WORK ORDER → The records should be restated exactly from their first line through the line with "common name: bird" in it.

AVAILABLE DATA →
++++++++++++++++++++

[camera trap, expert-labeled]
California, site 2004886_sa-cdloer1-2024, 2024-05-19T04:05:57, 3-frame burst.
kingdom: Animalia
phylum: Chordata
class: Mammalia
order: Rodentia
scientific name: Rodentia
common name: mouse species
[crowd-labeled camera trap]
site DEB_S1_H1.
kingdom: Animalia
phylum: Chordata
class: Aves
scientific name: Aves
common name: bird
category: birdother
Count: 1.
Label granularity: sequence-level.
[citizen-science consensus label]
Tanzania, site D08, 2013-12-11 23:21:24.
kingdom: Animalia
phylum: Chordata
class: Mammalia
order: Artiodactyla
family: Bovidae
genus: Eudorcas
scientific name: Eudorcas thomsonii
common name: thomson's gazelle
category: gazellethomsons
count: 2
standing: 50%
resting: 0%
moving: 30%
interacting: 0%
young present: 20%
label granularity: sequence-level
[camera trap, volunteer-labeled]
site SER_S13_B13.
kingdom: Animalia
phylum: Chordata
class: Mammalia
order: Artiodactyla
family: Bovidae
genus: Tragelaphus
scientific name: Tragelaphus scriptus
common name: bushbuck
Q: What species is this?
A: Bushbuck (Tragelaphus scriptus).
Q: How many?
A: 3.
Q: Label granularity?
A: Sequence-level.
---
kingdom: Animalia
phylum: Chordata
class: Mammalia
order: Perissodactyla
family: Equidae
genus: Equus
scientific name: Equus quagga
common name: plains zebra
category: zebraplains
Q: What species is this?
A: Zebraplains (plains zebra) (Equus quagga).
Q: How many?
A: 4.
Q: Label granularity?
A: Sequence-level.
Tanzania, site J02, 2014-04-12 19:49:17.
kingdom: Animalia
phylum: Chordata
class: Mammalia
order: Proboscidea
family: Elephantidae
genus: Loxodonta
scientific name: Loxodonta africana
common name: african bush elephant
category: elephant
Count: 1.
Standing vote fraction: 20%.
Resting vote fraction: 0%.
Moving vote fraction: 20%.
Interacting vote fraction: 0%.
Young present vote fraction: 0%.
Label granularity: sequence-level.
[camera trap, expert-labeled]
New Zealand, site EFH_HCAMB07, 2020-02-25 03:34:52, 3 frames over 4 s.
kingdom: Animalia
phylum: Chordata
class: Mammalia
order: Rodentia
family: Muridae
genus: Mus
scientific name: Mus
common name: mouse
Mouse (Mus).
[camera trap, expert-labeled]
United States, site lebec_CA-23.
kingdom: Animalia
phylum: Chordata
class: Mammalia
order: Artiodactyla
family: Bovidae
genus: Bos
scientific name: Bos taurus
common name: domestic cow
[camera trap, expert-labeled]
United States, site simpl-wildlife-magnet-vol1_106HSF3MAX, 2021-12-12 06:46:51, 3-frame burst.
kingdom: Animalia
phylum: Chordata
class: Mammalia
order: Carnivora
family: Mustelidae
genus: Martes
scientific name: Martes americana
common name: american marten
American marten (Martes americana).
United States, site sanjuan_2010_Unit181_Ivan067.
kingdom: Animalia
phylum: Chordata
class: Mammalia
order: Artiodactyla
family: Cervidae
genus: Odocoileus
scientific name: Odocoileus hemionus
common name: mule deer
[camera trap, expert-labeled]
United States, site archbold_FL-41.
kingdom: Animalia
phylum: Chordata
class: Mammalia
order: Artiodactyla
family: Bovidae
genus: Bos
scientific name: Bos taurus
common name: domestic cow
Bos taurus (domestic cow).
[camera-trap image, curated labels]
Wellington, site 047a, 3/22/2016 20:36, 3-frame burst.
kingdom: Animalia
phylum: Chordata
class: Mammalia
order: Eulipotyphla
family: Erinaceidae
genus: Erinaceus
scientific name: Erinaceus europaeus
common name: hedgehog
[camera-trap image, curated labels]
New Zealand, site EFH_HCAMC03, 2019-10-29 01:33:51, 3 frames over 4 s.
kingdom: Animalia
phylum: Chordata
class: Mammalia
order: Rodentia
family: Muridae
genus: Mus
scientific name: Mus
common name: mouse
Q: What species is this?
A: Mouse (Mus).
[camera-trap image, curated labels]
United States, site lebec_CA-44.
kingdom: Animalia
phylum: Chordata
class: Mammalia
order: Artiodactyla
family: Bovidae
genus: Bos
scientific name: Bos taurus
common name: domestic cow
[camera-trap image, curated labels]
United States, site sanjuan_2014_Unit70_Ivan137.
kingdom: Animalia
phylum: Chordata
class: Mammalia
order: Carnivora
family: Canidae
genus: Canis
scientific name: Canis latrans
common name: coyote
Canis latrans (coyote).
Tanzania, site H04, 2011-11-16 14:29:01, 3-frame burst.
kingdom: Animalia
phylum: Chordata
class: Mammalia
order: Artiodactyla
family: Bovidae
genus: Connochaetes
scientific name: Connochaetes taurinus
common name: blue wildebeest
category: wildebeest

++++++++++++++++++++

RESPONSE →
[camera trap, expert-labeled]
California, site 2004886_sa-cdloer1-2024, 2024-05-19T04:05:57, 3-frame burst.
kingdom: Animalia
phylum: Chordata
class: Mammalia
order: Rodentia
scientific name: Rodentia
common name: mouse species
[crowd-labeled camera trap]
site DEB_S1_H1.
kingdom: Animalia
phylum: Chordata
class: Aves
scientific name: Aves
common name: bird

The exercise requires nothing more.